> [EXPLORE THE MATERIAL]:
[1] Copy the part of the Git best practices post starting with "In my past 2" and going on through "list merged branches.".
[2] Pick up the Git best practices post where it stops and keep writing it.

> [DOCUMENT EXTRACT]:
········

Git Best Practice

November 13, 2023


In my past 2 years of programming with Python and React in various little hackathon projects and side projects like this blog, I've never really worked much with pull requests or creating branches. I've just been pushing to the main branch.

I'm now working on a hackathon and would like to practice creating branches, writing good commit messages, merging branches, etc.

I found this Git Style Guide inspired by inspired by How to Get Your Change Into the Linux Kernel, and the git man pages

Branches

  • use lower case in branch names, use hyphens to separate words
  • choose short descriptive names like "oauth-migration", not "login_fix" (too vague)
  • use identifiers from tickets like git checkout -b issue-15
  • delete branch from upstream repo after merging, unless there's good reason not to
  • use git branch --merged | grep -v "\*" to list merged branches.
  • more tips

Commits

  • when writing, think about what you would need to know in a year from now when running across the commit
  • each commit should be a single logical change, ex: if a patch fixes a bug and optimize performance, split into two
  • use git add -p to interactively stage specific portions of files
  • don't split a single logical change into several commits (features + tests should be one)
  • commit early and often : small, self-contained commits are easier to understand and easy to revert
  • commits should be ordered logically, if commit X depends on Y, Y should come before X.
  • squash commits using --squash and -fixup

Messages

  • summary line should be descriptive yet succinct, no longer than 50 chars
  • should not end with a period
  • after that comes a blank line and a more thorough description (72 chars) explaining why the change was needed, how it addresses the issue, and what side-effects it might have
  • it should also provide pointers to related resources (link to issue in bug tracker)

········

> [SUPPLIED INFORMATION]:
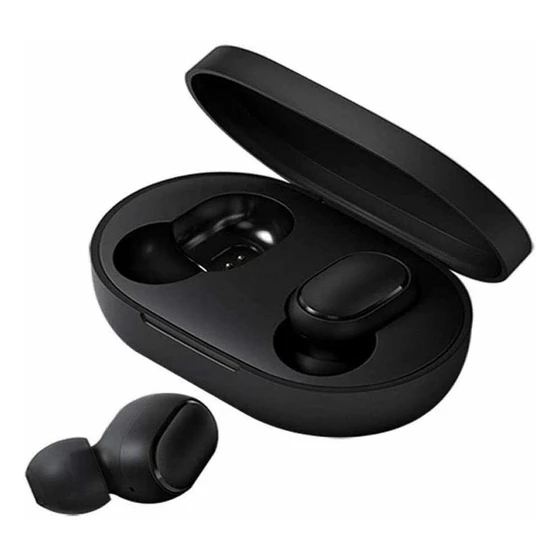 black-wireless-earbud-2.webp
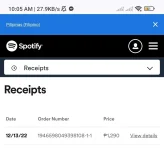 Screenshot_2022-12-16-10-05-15-892-edit_org.mozilla.firefox.jpg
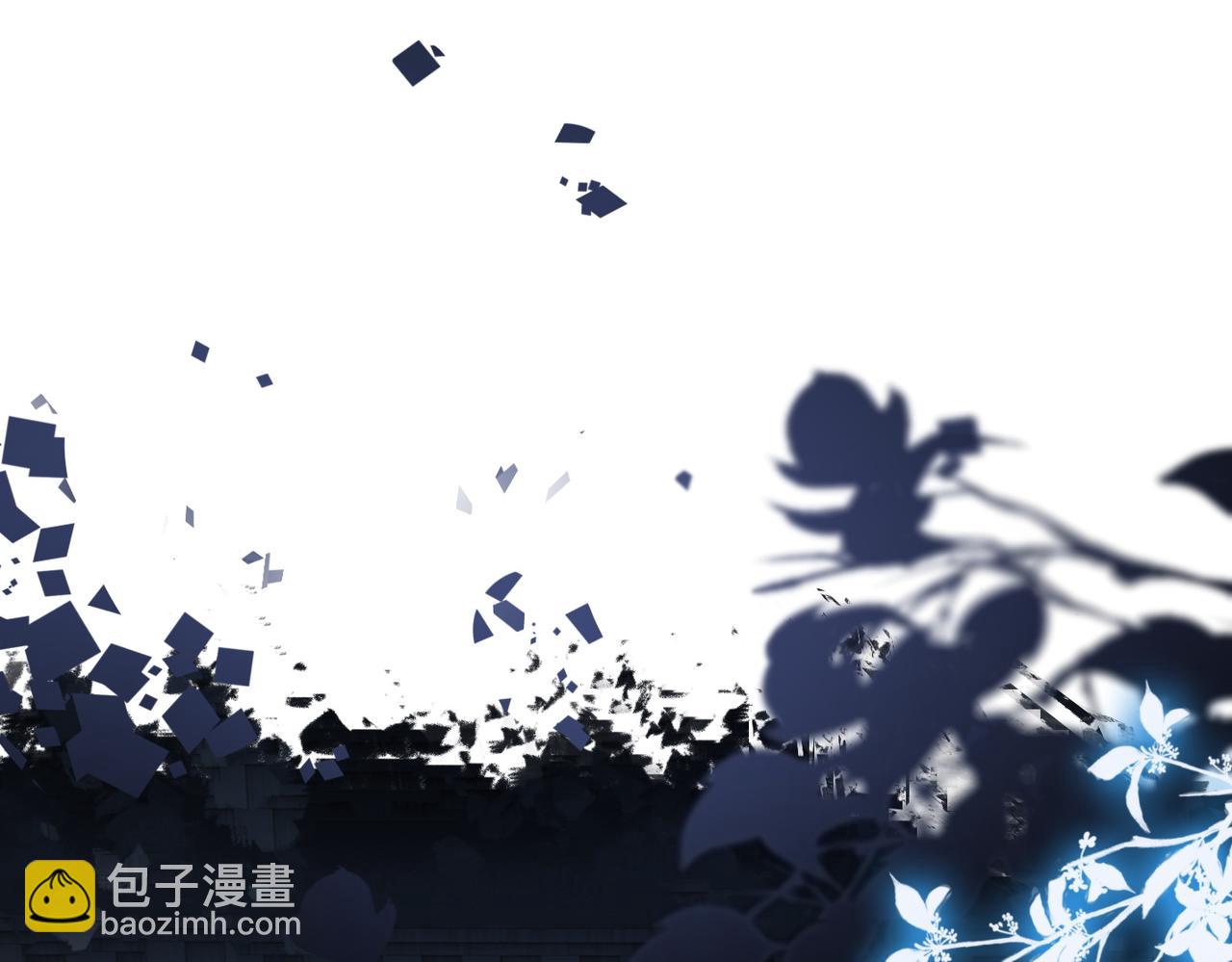 第176话 维戈长眠23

········

> [ANSWERS TO THE EXERCISE]:
[1]
In my past 2 years of programming with Python and React in various little hackathon projects and side projects like this blog, I've never really worked much with pull requests or creating branches. I've just been pushing to the main branch.

I'm now working on a hackathon and would like to practice creating branches, writing good commit messages, merging branches, etc.

I found this Git Style Guide inspired by inspired by How to Get Your Change Into the Linux Kernel, and the git man pages

Branches

  • use lower case in branch names, use hyphens to separate words
  • choose short descriptive names like "oauth-migration", not "login_fix" (too vague)
  • use identifiers from tickets like git checkout -b issue-15
  • delete branch from upstream repo after merging, unless there's good reason not to
  • use git branch --merged | grep -v "\*" to list merged branches.

[2]
  • if commit A depends on B, state in message of A, and use SHA1 to refer to commits
Short (50 chars or fewer) summary of changes More detailed explanatory text, if necessary. Wrap it to 72 characters. In some contexts, the first line is treated as the subject of an email and the rest of the text as the body. The blank line separating the summary from the body is critical (unless you omit the body entirely); tools like rebase can get confused if you run the two together. Further paragraphs come after blank lines. - Bullet points are okay, too - Use a hyphen or an asterisk for the bullet, followed by a single space, with blank lines in between The pointers to your related resources can serve as a footer for your commit message. Here is an example that is referencing issues in a bug tracker: Resolves: #56, #78 See also: #12, #34 Source: http://tbaggery.com/2008/04/19/a-note-about-git-commit-messages.html

Merging

  • Do not rewrite published history
  • keep history clean and simple, before merging
    • make sure it conforms to style guide, perform actions if it doesn't (squash/reorder, reword messages)
    • rebase onto branch, so it can be applied directly to end of "main" branch and result in a simple history (suited for projects with short-running branches)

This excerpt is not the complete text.